[Saved data entries]

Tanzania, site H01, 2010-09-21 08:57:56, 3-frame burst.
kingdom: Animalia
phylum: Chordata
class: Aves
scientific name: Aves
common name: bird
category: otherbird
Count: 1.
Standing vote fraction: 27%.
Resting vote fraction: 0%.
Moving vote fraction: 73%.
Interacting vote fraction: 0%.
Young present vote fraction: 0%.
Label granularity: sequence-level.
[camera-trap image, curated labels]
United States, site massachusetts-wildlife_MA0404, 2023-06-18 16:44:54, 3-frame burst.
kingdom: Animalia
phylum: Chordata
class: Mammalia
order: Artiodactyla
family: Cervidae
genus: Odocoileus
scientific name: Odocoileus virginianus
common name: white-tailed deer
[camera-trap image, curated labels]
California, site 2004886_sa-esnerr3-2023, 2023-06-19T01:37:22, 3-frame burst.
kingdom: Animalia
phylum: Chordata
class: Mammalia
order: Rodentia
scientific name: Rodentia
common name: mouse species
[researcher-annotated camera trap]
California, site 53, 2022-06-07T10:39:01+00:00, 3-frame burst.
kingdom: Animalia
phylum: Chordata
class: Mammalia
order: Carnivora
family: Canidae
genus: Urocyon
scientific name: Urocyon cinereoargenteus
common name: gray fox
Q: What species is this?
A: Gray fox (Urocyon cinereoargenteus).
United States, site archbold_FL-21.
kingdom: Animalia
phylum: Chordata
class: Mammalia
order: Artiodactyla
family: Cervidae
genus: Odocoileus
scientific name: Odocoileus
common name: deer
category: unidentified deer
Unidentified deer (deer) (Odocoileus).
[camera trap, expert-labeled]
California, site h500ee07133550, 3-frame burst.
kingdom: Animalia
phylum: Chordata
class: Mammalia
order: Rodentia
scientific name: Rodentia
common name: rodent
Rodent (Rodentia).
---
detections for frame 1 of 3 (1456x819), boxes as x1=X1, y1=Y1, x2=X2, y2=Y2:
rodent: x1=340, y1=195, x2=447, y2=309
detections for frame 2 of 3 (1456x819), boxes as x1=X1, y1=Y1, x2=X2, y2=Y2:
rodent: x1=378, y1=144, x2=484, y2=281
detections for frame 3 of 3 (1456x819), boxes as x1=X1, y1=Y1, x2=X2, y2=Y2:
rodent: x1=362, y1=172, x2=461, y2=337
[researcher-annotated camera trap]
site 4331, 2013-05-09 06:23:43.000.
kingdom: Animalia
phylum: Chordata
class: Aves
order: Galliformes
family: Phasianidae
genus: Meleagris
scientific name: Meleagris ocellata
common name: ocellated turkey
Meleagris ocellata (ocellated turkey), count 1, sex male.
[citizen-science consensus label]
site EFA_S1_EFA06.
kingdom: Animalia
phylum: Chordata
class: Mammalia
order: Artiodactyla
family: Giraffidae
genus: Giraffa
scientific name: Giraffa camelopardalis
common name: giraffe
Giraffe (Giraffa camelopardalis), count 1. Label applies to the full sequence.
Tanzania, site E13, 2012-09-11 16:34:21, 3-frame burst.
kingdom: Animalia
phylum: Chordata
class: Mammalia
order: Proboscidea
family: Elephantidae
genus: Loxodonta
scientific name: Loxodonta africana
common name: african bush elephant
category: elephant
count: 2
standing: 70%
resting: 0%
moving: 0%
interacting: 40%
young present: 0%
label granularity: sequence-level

YOUR OBJECTIVE
Word for word, transcribe the data shown above.

PROBLEM SOLUTION
Tanzania, site H01, 2010-09-21 08:57:56, 3-frame burst.
kingdom: Animalia
phylum: Chordata
class: Aves
scientific name: Aves
common name: bird
category: otherbird
Count: 1.
Standing vote fraction: 27%.
Resting vote fraction: 0%.
Moving vote fraction: 73%.
Interacting vote fraction: 0%.
Young present vote fraction: 0%.
Label granularity: sequence-level.
[camera-trap image, curated labels]
United States, site massachusetts-wildlife_MA0404, 2023-06-18 16:44:54, 3-frame burst.
kingdom: Animalia
phylum: Chordata
class: Mammalia
order: Artiodactyla
family: Cervidae
genus: Odocoileus
scientific name: Odocoileus virginianus
common name: white-tailed deer
[camera-trap image, curated labels]
California, site 2004886_sa-esnerr3-2023, 2023-06-19T01:37:22, 3-frame burst.
kingdom: Animalia
phylum: Chordata
class: Mammalia
order: Rodentia
scientific name: Rodentia
common name: mouse species
[researcher-annotated camera trap]
California, site 53, 2022-06-07T10:39:01+00:00, 3-frame burst.
kingdom: Animalia
phylum: Chordata
class: Mammalia
order: Carnivora
family: Canidae
genus: Urocyon
scientific name: Urocyon cinereoargenteus
common name: gray fox
Q: What species is this?
A: Gray fox (Urocyon cinereoargenteus).
United States, site archbold_FL-21.
kingdom: Animalia
phylum: Chordata
class: Mammalia
order: Artiodactyla
family: Cervidae
genus: Odocoileus
scientific name: Odocoileus
common name: deer
category: unidentified deer
Unidentified deer (deer) (Odocoileus).
[camera trap, expert-labeled]
California, site h500ee07133550, 3-frame burst.
kingdom: Animalia
phylum: Chordata
class: Mammalia
order: Rodentia
scientific name: Rodentia
common name: rodent
Rodent (Rodentia).
---
detections for frame 1 of 3 (1456x819), boxes as x1=X1, y1=Y1, x2=X2, y2=Y2:
rodent: x1=340, y1=195, x2=447, y2=309
detections for frame 2 of 3 (1456x819), boxes as x1=X1, y1=Y1, x2=X2, y2=Y2:
rodent: x1=378, y1=144, x2=484, y2=281
detections for frame 3 of 3 (1456x819), boxes as x1=X1, y1=Y1, x2=X2, y2=Y2:
rodent: x1=362, y1=172, x2=461, y2=337
[researcher-annotated camera trap]
site 4331, 2013-05-09 06:23:43.000.
kingdom: Animalia
phylum: Chordata
class: Aves
order: Galliformes
family: Phasianidae
genus: Meleagris
scientific name: Meleagris ocellata
common name: ocellated turkey
Meleagris ocellata (ocellated turkey), count 1, sex male.
[citizen-science consensus label]
site EFA_S1_EFA06.
kingdom: Animalia
phylum: Chordata
class: Mammalia
order: Artiodactyla
family: Giraffidae
genus: Giraffa
scientific name: Giraffa camelopardalis
common name: giraffe
Giraffe (Giraffa camelopardalis), count 1. Label applies to the full sequence.
Tanzania, site E13, 2012-09-11 16:34:21, 3-frame burst.
kingdom: Animalia
phylum: Chordata
class: Mammalia
order: Proboscidea
family: Elephantidae
genus: Loxodonta
scientific name: Loxodonta africana
common name: african bush elephant
category: elephant
count: 2
standing: 70%
resting: 0%
moving: 0%
interacting: 40%
young present: 0%
label granularity: sequence-level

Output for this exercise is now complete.